BENGALURU (Reuters) - The Philippine central bank will keep its key policy rate unchanged on Thursday, according to a Reuters poll of economists who now expected the first rate cut to come in the final quarter of this year.

Annual inflation rose for the third straight month in April, to 3.8% from 3.7% in March. While it stayed within the central bank's 2-4% target range, Bangko Sentral ng Pilipinas (BSP) and economists expect risks to remain tilted toward the upside.

That suggests BSP may be reluctant to reduce its interest rate ahead of major central banks, notably the Fed, which is expected to make its first cut in September.

All 23 economists in the May 7-13 Reuters poll forecast the BSP to keep its overnight borrowing rate unchanged at 6.50% on May 16. The survey also rates were expected to stay there at least end-September.

"We expect the pause in rates to be extended at the meeting. Headline CPI inflation prints have been moving higher and are edging closer to 4% - the upper end of the BSP inflation target range," noted Derrick Kam, Asia economist at Morgan Stanley.

"However, the central bank had already taken the recent inflation dynamics into consideration at their last meeting and hence the recent run of data should not be a surprise that would prompt the central bank to hike."

Median forecasts showed interest rates on hold until the end of the third quarter, followed by 50 basis points of cuts in the fourth quarter to end the year at 6.00%.

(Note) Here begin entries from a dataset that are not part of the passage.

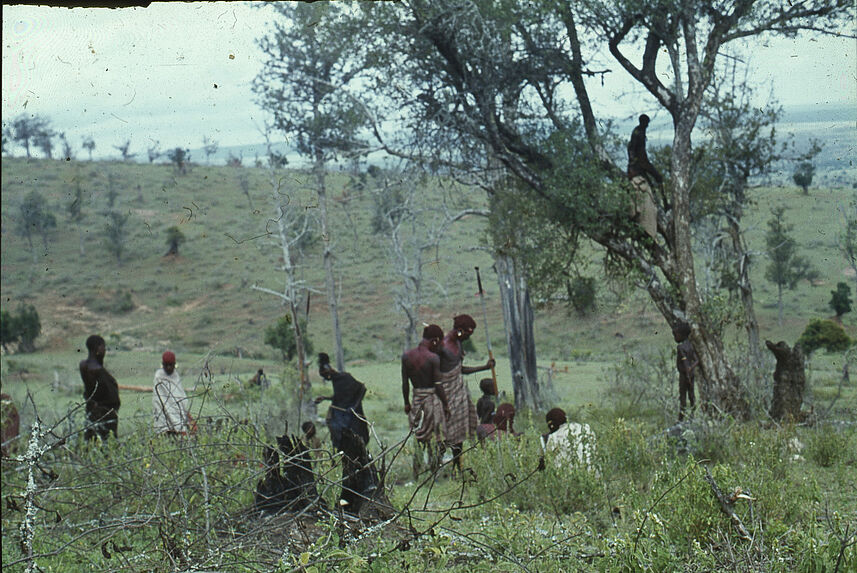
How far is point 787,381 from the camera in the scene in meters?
7.88

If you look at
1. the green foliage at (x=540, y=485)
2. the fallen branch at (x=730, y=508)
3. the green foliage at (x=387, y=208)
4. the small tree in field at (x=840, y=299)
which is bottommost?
the green foliage at (x=540, y=485)

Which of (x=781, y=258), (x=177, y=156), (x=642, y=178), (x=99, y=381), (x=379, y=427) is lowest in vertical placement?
(x=379, y=427)

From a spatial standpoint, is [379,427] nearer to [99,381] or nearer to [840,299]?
[99,381]

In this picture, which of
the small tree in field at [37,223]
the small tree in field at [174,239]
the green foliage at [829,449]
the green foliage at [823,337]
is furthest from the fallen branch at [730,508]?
the small tree in field at [37,223]

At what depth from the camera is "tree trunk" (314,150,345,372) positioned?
10748 millimetres

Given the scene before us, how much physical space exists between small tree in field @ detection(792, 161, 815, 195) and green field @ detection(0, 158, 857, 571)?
15 centimetres

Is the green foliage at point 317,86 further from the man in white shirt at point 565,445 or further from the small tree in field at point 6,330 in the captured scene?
the small tree in field at point 6,330

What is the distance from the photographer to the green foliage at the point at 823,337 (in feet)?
24.5

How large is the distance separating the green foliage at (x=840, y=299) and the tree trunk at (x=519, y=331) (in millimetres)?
3294

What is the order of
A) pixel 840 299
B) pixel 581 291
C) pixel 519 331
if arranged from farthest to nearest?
1. pixel 519 331
2. pixel 581 291
3. pixel 840 299

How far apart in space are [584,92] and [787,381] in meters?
3.49

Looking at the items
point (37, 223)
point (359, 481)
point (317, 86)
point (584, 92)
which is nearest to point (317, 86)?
point (317, 86)

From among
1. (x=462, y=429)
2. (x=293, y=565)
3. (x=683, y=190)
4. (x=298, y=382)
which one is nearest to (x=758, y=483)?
(x=293, y=565)

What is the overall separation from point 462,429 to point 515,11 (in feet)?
13.8
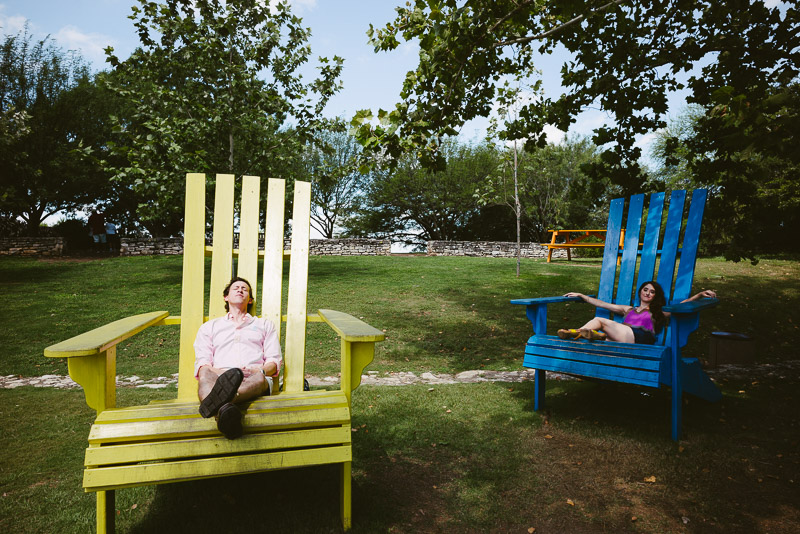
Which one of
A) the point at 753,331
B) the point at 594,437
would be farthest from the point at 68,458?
the point at 753,331

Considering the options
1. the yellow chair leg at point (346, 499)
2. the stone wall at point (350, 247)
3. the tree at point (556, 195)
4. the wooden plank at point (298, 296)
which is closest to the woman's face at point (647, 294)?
the wooden plank at point (298, 296)

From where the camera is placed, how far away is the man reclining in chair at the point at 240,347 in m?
2.21

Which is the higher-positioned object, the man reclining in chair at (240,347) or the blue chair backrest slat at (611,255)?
the blue chair backrest slat at (611,255)

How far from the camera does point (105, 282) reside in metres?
9.98

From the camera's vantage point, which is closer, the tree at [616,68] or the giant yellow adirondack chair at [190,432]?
the giant yellow adirondack chair at [190,432]

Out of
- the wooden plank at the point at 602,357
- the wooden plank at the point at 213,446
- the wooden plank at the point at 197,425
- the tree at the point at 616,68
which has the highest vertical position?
the tree at the point at 616,68

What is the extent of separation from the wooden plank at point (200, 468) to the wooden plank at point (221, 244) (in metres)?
1.21

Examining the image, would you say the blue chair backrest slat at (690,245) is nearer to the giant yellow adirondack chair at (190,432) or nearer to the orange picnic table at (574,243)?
the giant yellow adirondack chair at (190,432)

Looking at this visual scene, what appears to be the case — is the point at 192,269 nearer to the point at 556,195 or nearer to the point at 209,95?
the point at 209,95

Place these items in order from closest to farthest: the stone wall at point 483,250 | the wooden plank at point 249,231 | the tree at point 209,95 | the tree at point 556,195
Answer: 1. the wooden plank at point 249,231
2. the tree at point 209,95
3. the stone wall at point 483,250
4. the tree at point 556,195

Among those with end-year forecasts, eight of 18 economists saw the policy rate at 6.00%, three expected rates at 6.25%, three said 5.50% and one said 5.75%. Three predicted no change from 6.50%.

Still, a significant minority, eight of 19 economists, expected the central bank to make the first cut next quarter.

Despite the highest rates since June 2007, the Philippine peso is down about 4% against the U.S. dollar for the year.

"The odds of a rate hike is low even though there is a certain discomfort that the Philippine peso reached close to the 58 PHP/USD psychological threshold in late April... the recent weakening of the peso will also prompt the BSP to keep rates at the current level," wrote Sarah Tan economist at Moody's.